BEGIN TEXT SECTION
Question

The following figure shows a triangle ABC in which P, Q, and R are mid-points of sides AB, BC and CA respectively. S is mid-point of PQ:
Prove that: ar. ( ∆ ABC ) = 8 × ar. ( ∆ QSB )

Answer 1

In ΔABC,
R and Q are the mid-points of AC and BC respectively.
⇒ RQ || AB
that is RQ || PB

So, area ( ΔPBQ ) = area( ΔAPR )    ....(i)( Since AP = PB and triangles on the same base and between the same parallels are equal in area. )

Since P and R are the mid-points of AB and AC respectively.
⇒ PR || BC
that is PR || BQ
So, quadrilateral PMQR is a parallelogram.
Also, area( ΔPBQ ) = area( ΔPQR )    ....(ii)( diagonal of a parallelogram divide the parallelogram into two triangles with the equal area ) 

From (i) and (ii)
area( ΔPQR ) = area ( ΔPBQ ) = area( ΔAPR )   ....(iii)
Similarly, P and Q are the mid-points of AB and BC respectively.
END TEXT SECTION
BEGIN DATA SECTION
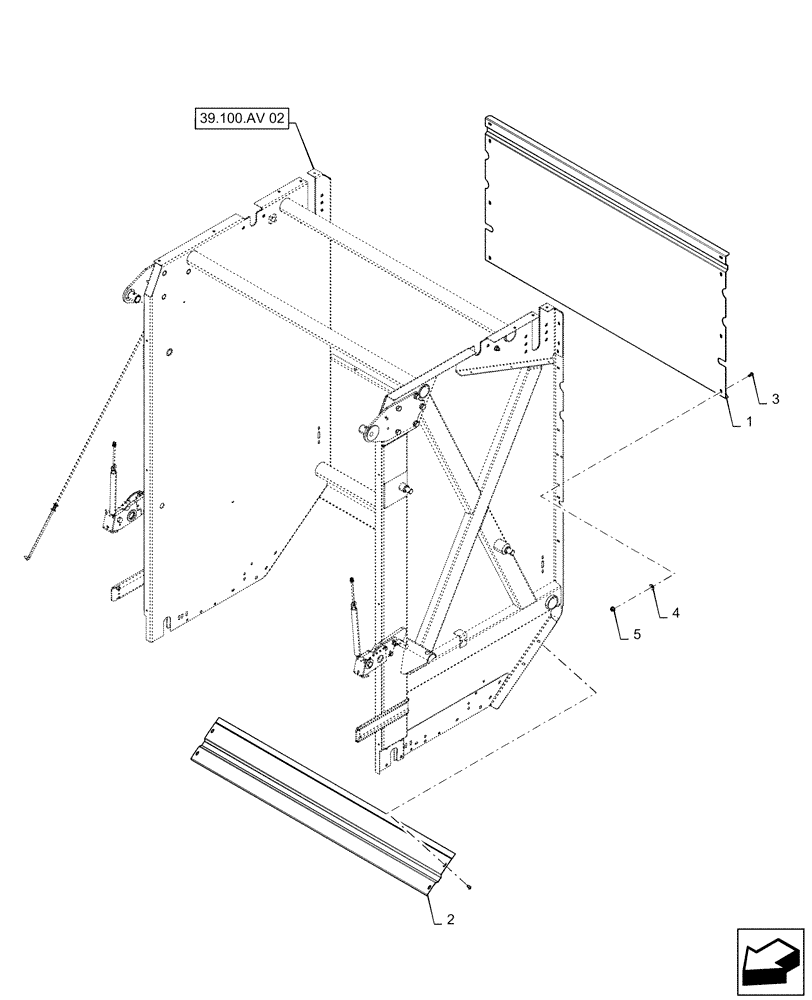 39.100.AV 02

3

1

4

5

2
END DATA SECTION
**EXPLORE THE MATERIAL:**
- 1) In the triangle midpoint proof, what point is S the midpoint of?
- 2) Translate this sentence from the triangle midpoint proof into Spanish: "R and Q are the mid-points of AC and BC respectively."
- 3) Write the next lines of the triangle midpoint proof, picking up after its last sentence.
The records come from a separate source.

**EXPECTED OUTPUTS:**
- 1) S is the midpoint of PQ.

- 2) R y Q son los puntos medios de AC y BC, respectivamente.

- 3)
⇒ PQ || AC
that is PQ || RC
So, quadrilateral PQRC is a parallelogram.
Also, area( ΔRQC ) = area( ΔPQR )       .....(iv)( diagonal of a parallelogram divide the parallelogram into two triangles with the equal area )

From (iii) and (iv),
area( ΔPQR ) = area( ΔPBQ ) = area( ΔRQC ) = area( ΔAPR )
So, area( ΔPBQ ) = `1/4` area( ΔABC )     ....(v)

Also, since S is the mid-point of PQ,
BS is the median of ΔPBQ
SO, area( ΔQSB ) = `1/2`area( ΔPBQ )

From (v),
area( ΔQSB ) = `1/2 xx 1/4` area( ΔABC )

⇒ area( ΔABC ) = 8 area( ΔQSB ).